In fact Honest Burgers' appeal is wide, as the 20-deep queue on a Sunday lunchtime testifies. Turnover is fast, though: with an aggressively succinct menu and more than half of its seating outside in the hipster-thronged thoroughfare of Brixton Village market, it isn't really a place to linger. But the place's raison d'être makes it worth the wait.

Burgers have long been viewed in this country as a less-than-serious culinary proposition. It's an understandable suspicion when considered in the garish strip lighting of south London's greasier establishments, but a tragic oversight for anyone who has marvelled at the seriousness of the burgers in America's more upmarket grills (hell, in plenty of the downmarket ones too).

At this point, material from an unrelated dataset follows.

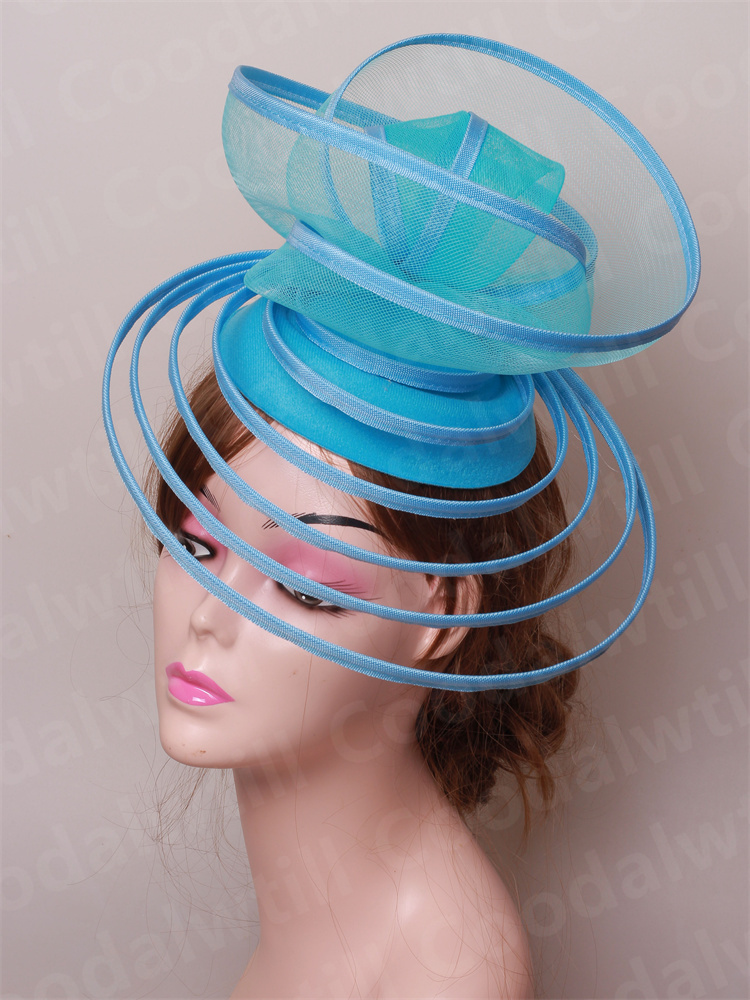 Church Fascinator Hat Wedding  - Hair Net Invisible ulasan dan harga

Honest Burgers focuses laser-like on the quality of its headline product. They are made from 35-day dry-aged, British rare-breed chuck steak, sourced from the Ginger Pig, and it shows: these are slabs of seriously good meat, served in a glazed bun (gluten-free also available).

You can have them topped with cheddar, or stilton or - the most expensive, at £8 - the "Honest", topped with smoked bacon, cheddar and red onion relish.

For my money the stilton was especially luscious, although at least two people around our table declared other variants the best burgers they'd ever had.

Indeed, aside from these four burgers, there are just two other items on the menu - a very decent chicken sandwich and a mixed vegetable fritter (I'm afraid I couldn't take the latter seriously enough to sample it). All are served with possibly the best chips in south London, triple-cooked and served with lashings of rosemary salt.

And around you, Brixton Village swaggers and scoffs its way towards fame, probably the hottest new concentration of restaurants in London right now.